You are viewing a plain text version of this content. The canonical link for it is here.
Posted to user@hive.apache.org by Aaron Kimball <aa...@cloudera.com> on 2009/03/20 01:12:41 UTC

Adding data to a bucketed table/partition

Hi all,

I'm playing with bucketing and hit upon a stumbling block.

I figured out how to create a table that has buckets, and how to load data
into this table:

CREATE TABLE bar (msg STRING);
# Just load some lines of text into this "table":
LOAD DATA LOCAL INPATH 'derby.log' INTO TABLE bar;

# Here's the real table.
CREATE TABLE foo (msg STRING) PARTITIONED BY (x STRING, y STRING ) CLUSTERED
BY (msg) INTO 32 BUCKETS;

# Load from temp table into the real, bucketed table.
set mapred.reduce.tasks=32;
FROM (FROM bar SELECT msg CLUSTER BY msg) pl INSERT OVERWRITE TABLE foo
PARTITION(x='abc', y='wxyz') SELECT *;

This creates 32 output files in /user/hive/warehouse/foo/x=abc/y=wxyz/. By
manually inspecting the files in HDFS, I can see that two of the lines were
put in reducer 0 ("bucket 1").

SELECT COUNT(1) FROM foo TABLESAMPLE (BUCKET 1 OUT OF 32 ON msg);
[...]
Ended Job = job_200903191403_0004
OK
2
hive>

^-- That all looks good.

My question, though, is, how do I add more data to this partition?
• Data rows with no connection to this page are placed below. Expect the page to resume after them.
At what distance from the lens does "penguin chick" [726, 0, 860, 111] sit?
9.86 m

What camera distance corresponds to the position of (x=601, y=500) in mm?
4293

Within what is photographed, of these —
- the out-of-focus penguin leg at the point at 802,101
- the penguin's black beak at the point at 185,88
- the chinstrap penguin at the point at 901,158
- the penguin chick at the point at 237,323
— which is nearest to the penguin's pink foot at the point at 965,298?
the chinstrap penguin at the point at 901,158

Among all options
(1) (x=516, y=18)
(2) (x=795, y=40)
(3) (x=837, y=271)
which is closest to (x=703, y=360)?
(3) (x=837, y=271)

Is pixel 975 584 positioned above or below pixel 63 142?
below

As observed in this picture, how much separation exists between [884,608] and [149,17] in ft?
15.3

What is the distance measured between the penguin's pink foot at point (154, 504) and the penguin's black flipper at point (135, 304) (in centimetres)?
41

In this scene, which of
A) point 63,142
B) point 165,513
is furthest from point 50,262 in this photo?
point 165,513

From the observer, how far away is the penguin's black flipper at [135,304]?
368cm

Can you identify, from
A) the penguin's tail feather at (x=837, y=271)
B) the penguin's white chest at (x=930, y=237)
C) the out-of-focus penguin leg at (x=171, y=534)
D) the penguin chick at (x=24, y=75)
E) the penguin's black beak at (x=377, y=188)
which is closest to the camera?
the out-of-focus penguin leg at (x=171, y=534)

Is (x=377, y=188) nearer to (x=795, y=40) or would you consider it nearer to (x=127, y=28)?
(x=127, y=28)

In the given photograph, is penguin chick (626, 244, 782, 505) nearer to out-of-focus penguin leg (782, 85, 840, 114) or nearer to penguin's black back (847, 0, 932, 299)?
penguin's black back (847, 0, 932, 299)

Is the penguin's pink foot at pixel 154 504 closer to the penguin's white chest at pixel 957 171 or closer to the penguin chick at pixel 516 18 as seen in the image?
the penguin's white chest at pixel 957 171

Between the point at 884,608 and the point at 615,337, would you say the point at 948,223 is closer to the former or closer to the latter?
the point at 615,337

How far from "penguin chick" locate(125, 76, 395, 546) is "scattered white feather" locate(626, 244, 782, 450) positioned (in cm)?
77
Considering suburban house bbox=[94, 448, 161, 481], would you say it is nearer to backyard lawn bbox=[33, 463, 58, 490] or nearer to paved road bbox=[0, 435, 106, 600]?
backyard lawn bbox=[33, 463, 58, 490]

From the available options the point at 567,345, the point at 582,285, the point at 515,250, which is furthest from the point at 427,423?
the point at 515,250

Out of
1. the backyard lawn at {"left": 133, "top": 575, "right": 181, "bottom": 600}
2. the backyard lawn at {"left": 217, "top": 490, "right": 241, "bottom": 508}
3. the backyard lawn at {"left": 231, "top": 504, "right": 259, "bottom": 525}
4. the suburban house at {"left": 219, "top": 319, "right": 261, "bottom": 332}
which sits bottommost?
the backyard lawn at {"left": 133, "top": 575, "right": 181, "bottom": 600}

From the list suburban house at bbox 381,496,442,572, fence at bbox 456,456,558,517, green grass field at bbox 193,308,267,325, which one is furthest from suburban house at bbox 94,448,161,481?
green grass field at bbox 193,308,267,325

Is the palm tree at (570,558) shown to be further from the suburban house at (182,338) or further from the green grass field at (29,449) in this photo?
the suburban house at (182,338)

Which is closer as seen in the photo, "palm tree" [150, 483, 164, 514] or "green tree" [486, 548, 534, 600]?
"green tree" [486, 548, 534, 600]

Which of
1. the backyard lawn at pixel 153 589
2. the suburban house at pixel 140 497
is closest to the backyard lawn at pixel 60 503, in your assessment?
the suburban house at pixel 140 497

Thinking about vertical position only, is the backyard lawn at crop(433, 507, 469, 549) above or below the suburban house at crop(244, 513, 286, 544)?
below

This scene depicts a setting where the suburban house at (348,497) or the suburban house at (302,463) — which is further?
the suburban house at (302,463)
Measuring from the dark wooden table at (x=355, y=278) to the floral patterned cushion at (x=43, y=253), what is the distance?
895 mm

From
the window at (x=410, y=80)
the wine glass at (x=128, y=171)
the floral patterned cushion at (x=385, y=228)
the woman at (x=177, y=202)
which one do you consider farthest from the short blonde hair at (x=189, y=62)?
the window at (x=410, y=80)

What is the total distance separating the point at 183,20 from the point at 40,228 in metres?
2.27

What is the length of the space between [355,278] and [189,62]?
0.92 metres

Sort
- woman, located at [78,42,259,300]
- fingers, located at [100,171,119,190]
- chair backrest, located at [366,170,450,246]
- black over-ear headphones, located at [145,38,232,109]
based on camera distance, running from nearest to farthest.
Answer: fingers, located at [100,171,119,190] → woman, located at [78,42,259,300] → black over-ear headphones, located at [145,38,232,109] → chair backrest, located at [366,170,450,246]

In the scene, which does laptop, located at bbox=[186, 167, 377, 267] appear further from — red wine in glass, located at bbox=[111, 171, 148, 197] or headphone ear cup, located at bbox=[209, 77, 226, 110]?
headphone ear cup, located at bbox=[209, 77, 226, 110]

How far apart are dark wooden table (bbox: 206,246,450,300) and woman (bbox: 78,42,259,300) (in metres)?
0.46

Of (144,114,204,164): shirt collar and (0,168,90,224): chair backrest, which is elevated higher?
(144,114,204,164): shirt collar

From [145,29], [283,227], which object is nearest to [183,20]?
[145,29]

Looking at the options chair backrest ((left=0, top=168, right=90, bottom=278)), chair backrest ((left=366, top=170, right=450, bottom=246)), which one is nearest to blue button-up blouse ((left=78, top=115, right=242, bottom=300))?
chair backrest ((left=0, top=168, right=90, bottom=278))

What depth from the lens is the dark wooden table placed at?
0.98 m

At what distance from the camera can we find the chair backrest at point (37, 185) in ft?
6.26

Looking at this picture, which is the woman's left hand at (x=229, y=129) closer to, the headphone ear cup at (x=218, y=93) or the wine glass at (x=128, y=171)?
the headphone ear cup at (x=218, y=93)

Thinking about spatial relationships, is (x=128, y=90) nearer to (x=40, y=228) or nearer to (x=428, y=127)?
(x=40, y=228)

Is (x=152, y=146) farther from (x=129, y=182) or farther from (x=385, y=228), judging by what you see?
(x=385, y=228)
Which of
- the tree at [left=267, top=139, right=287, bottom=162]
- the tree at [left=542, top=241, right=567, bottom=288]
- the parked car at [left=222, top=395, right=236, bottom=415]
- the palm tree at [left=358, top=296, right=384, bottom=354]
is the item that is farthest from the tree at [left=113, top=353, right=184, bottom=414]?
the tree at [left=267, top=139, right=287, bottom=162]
I tried
adding another 32 files to the directory, thinking that the bucketizer would
stride across them in groups of 32. I added 32 files named "0" through "31".
File "0" had 4 lines in it. So the same SELECT COUNT(1) as above should
return "6" instead of "2". Instead, it returns "4". Meaning that it read
file "0", but not also the original "attempt_200903191403_0001_r_000000_0"
file that was bucket #1 in the previous query.
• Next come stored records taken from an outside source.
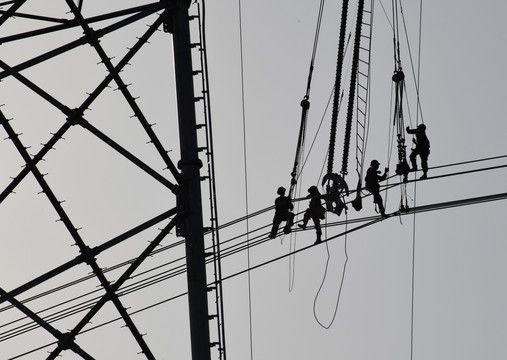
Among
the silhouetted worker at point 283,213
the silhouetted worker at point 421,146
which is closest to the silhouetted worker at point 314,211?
the silhouetted worker at point 283,213

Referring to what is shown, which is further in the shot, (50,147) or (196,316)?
(50,147)

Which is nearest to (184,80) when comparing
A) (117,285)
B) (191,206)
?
(191,206)

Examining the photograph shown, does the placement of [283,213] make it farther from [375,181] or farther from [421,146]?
[421,146]

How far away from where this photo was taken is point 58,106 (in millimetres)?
12305

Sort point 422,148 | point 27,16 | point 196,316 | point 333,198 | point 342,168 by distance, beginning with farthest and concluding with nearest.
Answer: point 422,148, point 333,198, point 342,168, point 27,16, point 196,316

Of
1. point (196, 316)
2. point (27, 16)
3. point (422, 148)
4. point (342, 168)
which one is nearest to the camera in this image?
point (196, 316)

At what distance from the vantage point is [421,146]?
758 inches

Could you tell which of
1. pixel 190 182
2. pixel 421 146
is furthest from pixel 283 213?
pixel 190 182

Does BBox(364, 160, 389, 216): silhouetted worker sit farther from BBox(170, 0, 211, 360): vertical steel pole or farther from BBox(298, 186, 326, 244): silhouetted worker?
BBox(170, 0, 211, 360): vertical steel pole

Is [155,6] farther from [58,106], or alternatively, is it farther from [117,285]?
[117,285]

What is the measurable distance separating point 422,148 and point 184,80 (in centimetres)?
845

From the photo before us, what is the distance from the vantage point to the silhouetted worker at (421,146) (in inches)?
739

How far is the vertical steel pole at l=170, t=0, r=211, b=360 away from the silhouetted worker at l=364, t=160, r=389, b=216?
717cm

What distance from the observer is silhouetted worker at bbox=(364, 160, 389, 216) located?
1859 cm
Is there a simple way to add data to a partition in such a way that it
maintains bucketing? Or do you need to rescan the existing data in the
partition as well to reintegrate it into the buckets?

Thanks,
- Aaron

Re: Adding data to a bucketed table/partition

Posted by Aaron Kimball <aa...@cloudera.com>.
Ashish,

That's exactly right. For the "second load," I named files 00 through 31 and
put them in the same directory. That way it'd have 00...31 then
part_0000...part_0031 all in the same directory.

- Aaron

On Thu, Mar 19, 2009 at 6:15 PM, Ashish Thusoo <at...@facebook.com> wrote:

>  In hive currently we do not support appending data to an existing
> partition through insert. The insert operation is strictly an overwrite.
>
> Can you describe the exact directory structure that you get after moving
> the new 32 files into the partition?
>
> I presume that after the first query you had something like
>
> /u/h/w/foo/x=abc/y=wxyz/part_0000 to part_0031
>
> where did you put the new files?
>
> Ashish
>
>  ------------------------------
> *From:* Aaron Kimball [mailto:aaron@cloudera.com]
> *Sent:* Thursday, March 19, 2009 5:13 PM
> *To:* hive-user@hadoop.apache.org
> *Subject:* Adding data to a bucketed table/partition
>
> Hi all,
>
> I'm playing with bucketing and hit upon a stumbling block.
>
> I figured out how to create a table that has buckets, and how to load data
> into this table:
>
> CREATE TABLE bar (msg STRING);
> # Just load some lines of text into this "table":
> LOAD DATA LOCAL INPATH 'derby.log' INTO TABLE bar;
>
> # Here's the real table.
> CREATE TABLE foo (msg STRING) PARTITIONED BY (x STRING, y STRING )
> CLUSTERED BY (msg) INTO 32 BUCKETS;
>
> # Load from temp table into the real, bucketed table.
> set mapred.reduce.tasks=32;
> FROM (FROM bar SELECT msg CLUSTER BY msg) pl INSERT OVERWRITE TABLE foo
> PARTITION(x='abc', y='wxyz') SELECT *;
>
> This creates 32 output files in /user/hive/warehouse/foo/x=abc/y=wxyz/. By
> manually inspecting the files in HDFS, I can see that two of the lines were
> put in reducer 0 ("bucket 1").
>
> SELECT COUNT(1) FROM foo TABLESAMPLE (BUCKET 1 OUT OF 32 ON msg);
> [...]
> Ended Job = job_200903191403_0004
> OK
> 2
> hive>
>
> ^-- That all looks good.
>
> My question, though, is, how do I add more data to this partition? I tried
> adding another 32 files to the directory, thinking that the bucketizer would
> stride across them in groups of 32. I added 32 files named "0" through "31".
> File "0" had 4 lines in it. So the same SELECT COUNT(1) as above should
> return "6" instead of "2". Instead, it returns "4". Meaning that it read
> file "0", but not also the original "attempt_200903191403_0001_r_000000_0"
> file that was bucket #1 in the previous query.
>
> Is there a simple way to add data to a partition in such a way that it
> maintains bucketing? Or do you need to rescan the existing data in the
> partition as well to reintegrate it into the buckets?
>
> Thanks,
> - Aaron
>

RE: Adding data to a bucketed table/partition

Posted by Ashish Thusoo <at...@facebook.com>.
In hive currently we do not support appending data to an existing partition through insert. The insert operation is strictly an overwrite.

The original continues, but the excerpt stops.